# [Aim]
Write out the material from the line containing "Have a look at" up to and including the line containing "6.21 meters", reproducing each line without change.

# [Record set]

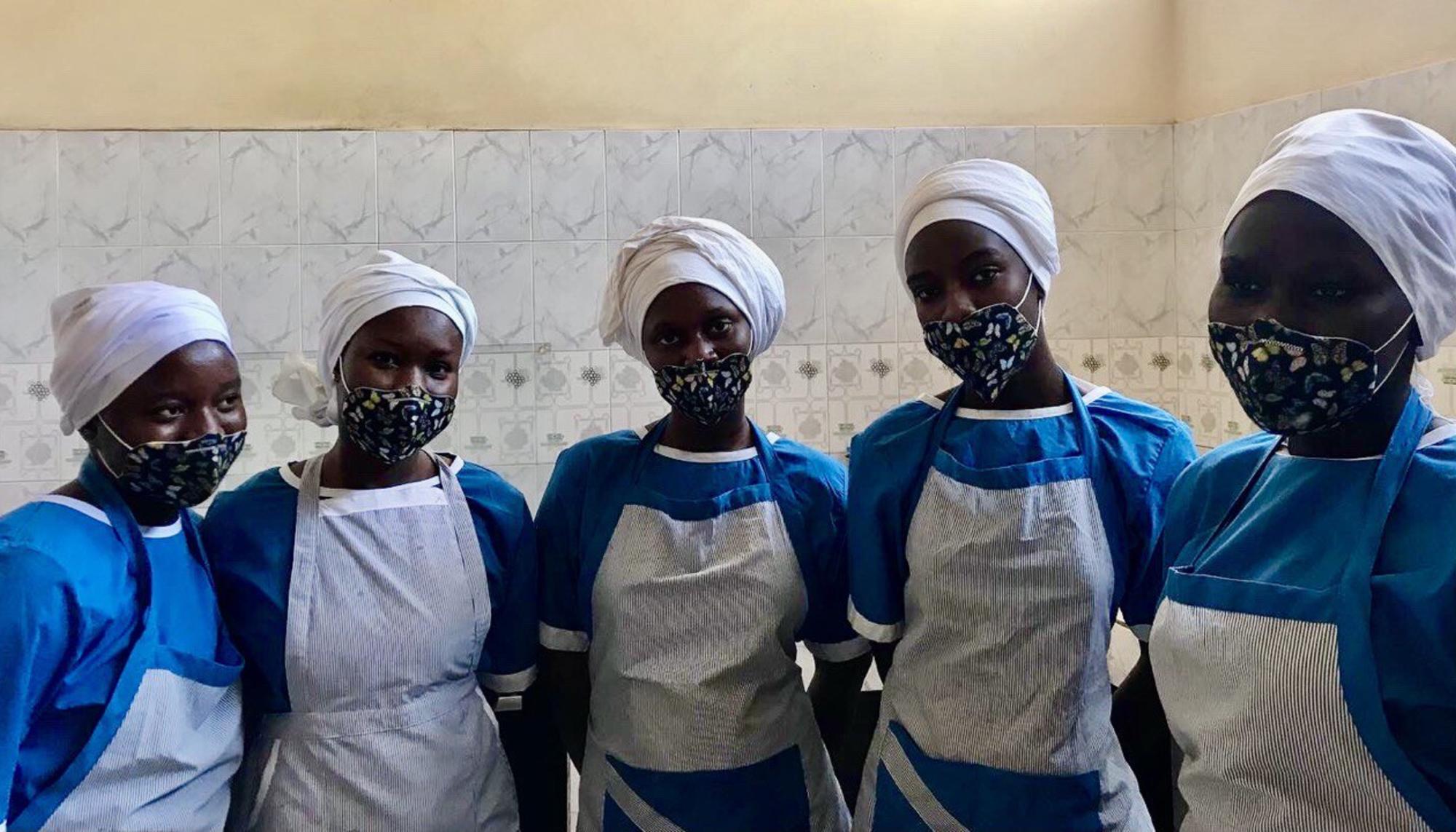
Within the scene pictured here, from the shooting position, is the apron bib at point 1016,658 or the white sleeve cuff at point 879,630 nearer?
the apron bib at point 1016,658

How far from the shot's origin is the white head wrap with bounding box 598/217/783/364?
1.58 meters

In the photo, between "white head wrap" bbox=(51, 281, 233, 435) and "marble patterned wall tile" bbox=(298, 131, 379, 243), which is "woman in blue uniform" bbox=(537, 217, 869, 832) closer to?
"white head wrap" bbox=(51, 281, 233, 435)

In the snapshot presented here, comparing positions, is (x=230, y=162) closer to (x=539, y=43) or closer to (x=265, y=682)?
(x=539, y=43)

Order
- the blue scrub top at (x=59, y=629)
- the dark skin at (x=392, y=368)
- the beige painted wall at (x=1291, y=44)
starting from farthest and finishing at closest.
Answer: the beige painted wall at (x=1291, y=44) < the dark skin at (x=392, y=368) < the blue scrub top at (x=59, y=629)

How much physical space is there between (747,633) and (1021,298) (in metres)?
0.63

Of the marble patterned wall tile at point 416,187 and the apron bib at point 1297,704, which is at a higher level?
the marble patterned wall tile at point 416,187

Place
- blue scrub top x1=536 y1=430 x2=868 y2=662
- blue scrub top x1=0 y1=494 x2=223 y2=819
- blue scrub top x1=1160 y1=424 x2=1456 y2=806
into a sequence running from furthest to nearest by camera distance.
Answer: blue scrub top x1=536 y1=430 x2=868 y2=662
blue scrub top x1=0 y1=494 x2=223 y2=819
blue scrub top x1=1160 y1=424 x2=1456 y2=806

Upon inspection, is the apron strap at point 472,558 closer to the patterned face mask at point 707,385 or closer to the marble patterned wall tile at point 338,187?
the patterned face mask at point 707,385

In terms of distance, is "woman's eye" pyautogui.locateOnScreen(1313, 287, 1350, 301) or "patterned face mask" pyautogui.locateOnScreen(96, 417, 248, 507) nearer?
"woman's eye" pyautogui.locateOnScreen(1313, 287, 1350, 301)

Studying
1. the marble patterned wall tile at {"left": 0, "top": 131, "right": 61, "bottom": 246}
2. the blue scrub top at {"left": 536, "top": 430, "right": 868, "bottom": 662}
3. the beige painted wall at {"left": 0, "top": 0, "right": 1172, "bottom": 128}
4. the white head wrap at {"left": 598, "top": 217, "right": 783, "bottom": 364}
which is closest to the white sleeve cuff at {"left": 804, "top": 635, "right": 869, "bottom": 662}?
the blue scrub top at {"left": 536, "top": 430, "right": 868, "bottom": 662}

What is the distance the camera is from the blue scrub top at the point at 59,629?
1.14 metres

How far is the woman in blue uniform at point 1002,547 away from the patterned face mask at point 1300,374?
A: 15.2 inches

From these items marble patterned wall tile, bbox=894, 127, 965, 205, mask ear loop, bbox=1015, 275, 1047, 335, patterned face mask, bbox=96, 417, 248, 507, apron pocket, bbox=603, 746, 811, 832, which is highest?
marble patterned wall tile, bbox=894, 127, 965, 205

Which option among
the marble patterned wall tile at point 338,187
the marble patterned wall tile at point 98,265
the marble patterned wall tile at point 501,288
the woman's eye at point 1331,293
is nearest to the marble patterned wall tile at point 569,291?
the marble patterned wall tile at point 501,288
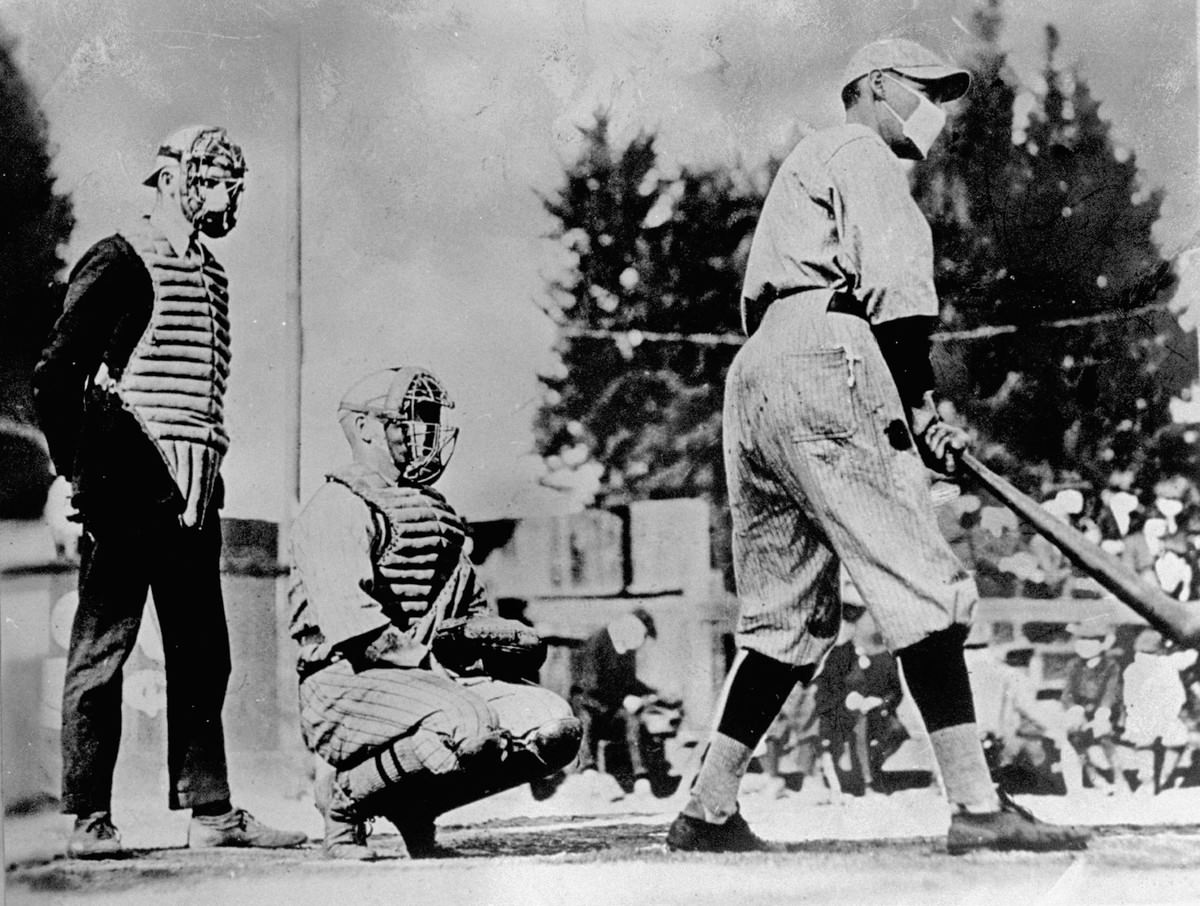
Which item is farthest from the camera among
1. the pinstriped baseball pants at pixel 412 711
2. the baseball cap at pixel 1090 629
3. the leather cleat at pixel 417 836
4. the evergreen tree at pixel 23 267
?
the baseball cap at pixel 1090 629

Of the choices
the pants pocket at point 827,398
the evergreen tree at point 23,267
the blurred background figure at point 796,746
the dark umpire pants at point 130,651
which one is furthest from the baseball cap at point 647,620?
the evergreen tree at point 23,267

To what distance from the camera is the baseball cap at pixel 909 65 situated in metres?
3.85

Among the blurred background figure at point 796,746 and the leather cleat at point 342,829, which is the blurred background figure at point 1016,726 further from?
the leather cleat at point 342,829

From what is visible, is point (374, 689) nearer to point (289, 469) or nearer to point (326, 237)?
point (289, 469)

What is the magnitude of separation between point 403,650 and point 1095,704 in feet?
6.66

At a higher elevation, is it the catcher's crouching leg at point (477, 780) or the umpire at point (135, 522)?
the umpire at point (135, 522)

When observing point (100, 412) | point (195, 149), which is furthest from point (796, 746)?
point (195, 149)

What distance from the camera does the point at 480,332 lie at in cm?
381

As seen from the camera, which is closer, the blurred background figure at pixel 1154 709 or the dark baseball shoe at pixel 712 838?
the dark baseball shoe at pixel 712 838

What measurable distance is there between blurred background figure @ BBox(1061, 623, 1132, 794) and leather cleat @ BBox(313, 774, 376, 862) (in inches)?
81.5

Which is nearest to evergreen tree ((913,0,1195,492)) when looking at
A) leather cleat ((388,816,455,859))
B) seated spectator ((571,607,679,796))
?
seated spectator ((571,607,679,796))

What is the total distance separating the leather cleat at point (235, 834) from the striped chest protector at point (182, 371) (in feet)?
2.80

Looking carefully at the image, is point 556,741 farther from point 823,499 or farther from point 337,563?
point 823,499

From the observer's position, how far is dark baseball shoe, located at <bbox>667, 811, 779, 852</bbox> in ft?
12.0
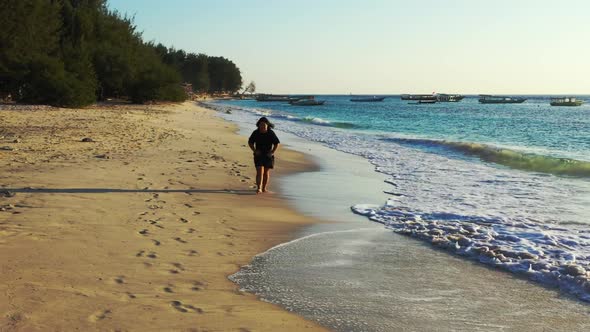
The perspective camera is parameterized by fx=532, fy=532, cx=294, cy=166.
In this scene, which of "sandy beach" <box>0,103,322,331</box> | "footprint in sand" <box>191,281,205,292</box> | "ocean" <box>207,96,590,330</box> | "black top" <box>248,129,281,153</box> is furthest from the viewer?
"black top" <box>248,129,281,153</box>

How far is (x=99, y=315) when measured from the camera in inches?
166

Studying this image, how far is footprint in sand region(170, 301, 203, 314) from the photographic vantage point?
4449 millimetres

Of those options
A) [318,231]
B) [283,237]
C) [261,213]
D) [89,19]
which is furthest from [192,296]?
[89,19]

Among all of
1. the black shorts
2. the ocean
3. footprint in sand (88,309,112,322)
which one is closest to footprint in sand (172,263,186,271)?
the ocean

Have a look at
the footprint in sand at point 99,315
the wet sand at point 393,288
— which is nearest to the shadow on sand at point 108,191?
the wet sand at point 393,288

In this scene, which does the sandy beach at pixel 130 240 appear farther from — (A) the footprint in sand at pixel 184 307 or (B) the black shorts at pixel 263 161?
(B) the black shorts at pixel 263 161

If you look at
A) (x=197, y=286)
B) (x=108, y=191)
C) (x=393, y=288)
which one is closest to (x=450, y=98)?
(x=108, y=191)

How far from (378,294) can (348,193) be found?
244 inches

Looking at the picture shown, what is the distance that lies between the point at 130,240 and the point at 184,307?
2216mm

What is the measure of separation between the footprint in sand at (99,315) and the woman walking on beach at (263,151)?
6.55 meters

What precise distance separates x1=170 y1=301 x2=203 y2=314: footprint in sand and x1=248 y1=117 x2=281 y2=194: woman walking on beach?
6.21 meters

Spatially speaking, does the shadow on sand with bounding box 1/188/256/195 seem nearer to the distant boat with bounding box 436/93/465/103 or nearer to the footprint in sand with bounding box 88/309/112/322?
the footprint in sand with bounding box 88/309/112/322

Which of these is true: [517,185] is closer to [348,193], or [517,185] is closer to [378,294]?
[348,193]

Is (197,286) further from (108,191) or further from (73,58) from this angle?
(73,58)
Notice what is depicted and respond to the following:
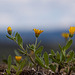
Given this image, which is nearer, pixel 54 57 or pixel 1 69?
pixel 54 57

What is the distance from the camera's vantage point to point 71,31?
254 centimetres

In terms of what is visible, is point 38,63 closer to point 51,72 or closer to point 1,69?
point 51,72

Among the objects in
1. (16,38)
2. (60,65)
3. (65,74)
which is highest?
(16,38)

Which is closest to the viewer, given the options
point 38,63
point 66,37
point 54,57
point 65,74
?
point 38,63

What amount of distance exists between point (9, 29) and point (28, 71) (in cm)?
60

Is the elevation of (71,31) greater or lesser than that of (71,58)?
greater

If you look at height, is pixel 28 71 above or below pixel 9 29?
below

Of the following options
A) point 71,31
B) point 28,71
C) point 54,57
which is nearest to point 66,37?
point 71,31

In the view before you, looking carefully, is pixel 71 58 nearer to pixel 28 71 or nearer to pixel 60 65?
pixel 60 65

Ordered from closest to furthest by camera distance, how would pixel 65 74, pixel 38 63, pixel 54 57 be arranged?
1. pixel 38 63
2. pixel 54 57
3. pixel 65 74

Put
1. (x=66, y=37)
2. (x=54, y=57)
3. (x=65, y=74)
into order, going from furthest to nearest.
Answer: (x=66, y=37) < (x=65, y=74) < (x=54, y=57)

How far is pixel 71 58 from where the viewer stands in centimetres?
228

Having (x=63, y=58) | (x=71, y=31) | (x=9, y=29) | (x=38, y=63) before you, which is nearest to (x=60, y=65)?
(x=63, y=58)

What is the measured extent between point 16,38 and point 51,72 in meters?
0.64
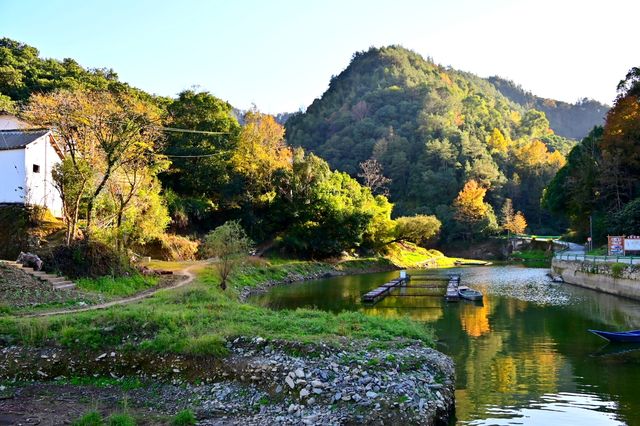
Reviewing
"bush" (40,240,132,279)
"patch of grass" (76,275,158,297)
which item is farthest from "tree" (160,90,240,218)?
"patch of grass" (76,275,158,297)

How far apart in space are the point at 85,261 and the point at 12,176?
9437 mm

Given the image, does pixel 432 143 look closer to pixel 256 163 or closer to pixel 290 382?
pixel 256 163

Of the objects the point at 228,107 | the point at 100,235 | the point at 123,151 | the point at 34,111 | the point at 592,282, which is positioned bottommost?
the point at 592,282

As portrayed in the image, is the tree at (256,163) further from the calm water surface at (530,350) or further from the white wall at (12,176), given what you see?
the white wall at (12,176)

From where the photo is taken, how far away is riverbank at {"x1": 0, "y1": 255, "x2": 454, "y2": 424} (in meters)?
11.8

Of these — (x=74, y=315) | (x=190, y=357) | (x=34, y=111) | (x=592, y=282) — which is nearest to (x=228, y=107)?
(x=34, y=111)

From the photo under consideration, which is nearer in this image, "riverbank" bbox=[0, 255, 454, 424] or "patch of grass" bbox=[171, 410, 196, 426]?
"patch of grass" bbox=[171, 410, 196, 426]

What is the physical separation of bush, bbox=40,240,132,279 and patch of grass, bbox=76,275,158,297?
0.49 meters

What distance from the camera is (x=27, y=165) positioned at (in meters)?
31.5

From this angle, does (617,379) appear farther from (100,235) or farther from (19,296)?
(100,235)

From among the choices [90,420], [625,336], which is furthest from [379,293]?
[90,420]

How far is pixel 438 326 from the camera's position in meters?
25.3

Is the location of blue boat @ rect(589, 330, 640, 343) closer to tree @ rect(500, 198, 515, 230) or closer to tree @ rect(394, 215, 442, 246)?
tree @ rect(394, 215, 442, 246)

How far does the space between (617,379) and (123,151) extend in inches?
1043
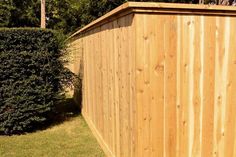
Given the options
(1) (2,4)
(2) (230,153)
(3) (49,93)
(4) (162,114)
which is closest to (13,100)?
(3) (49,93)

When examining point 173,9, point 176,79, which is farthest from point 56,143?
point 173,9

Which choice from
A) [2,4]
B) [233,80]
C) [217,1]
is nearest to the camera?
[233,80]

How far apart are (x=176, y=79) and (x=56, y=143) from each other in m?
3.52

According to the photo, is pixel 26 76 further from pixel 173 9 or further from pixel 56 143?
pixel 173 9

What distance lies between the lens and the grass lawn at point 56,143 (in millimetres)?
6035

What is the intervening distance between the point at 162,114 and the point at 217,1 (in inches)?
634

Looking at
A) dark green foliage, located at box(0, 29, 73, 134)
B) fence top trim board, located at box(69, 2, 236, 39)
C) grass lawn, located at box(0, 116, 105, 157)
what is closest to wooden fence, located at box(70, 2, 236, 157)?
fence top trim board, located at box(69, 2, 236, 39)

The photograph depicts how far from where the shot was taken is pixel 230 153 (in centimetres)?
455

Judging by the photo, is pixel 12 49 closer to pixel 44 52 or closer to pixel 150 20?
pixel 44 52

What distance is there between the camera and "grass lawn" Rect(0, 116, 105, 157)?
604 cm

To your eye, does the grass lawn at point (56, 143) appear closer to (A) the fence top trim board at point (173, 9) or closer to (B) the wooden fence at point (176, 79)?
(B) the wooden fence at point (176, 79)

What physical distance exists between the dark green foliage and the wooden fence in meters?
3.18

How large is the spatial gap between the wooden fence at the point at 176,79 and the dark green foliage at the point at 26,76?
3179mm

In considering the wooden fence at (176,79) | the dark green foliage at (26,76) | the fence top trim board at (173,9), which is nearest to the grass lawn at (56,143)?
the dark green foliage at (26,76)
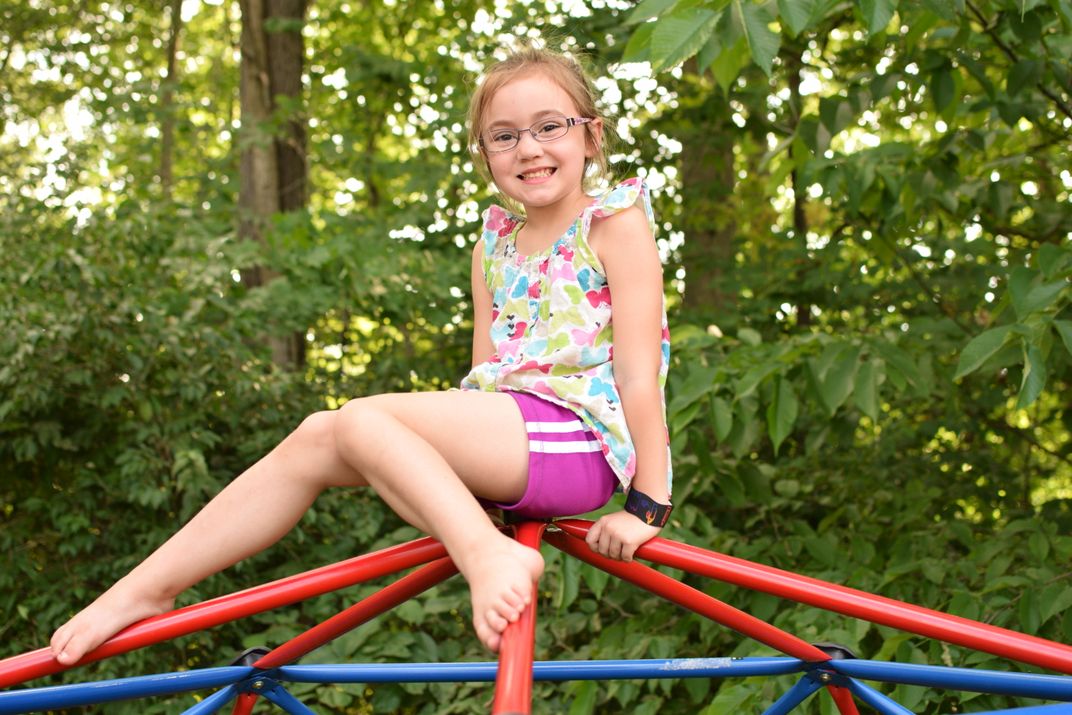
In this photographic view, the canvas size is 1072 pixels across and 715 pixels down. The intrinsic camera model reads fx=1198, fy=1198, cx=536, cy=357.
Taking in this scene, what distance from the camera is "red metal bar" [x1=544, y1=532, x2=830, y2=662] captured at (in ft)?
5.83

# [Answer in full]
Have a look at
the footprint in sand at point 99,315
the wet sand at point 393,288
— which is nearest to the shadow on sand at point 108,191?
the wet sand at point 393,288

In this scene, which does the sandy beach at pixel 130 240 appear farther from — (A) the footprint in sand at pixel 184 307 or (B) the black shorts at pixel 263 161?
(B) the black shorts at pixel 263 161

If you look at
A) (x=197, y=286)
B) (x=108, y=191)
C) (x=393, y=288)
which one is closest to (x=450, y=98)?
(x=108, y=191)

How far from (378,294) can (348,193) be found?
244 inches

Looking at the picture shown, what is the distance that lies between the point at 130,240 and the point at 184,307?
2216mm

What is the measure of separation between the footprint in sand at (99,315) and the woman walking on beach at (263,151)?
6.55 meters

What precise distance separates x1=170 y1=301 x2=203 y2=314: footprint in sand and x1=248 y1=117 x2=281 y2=194: woman walking on beach?
6.21 meters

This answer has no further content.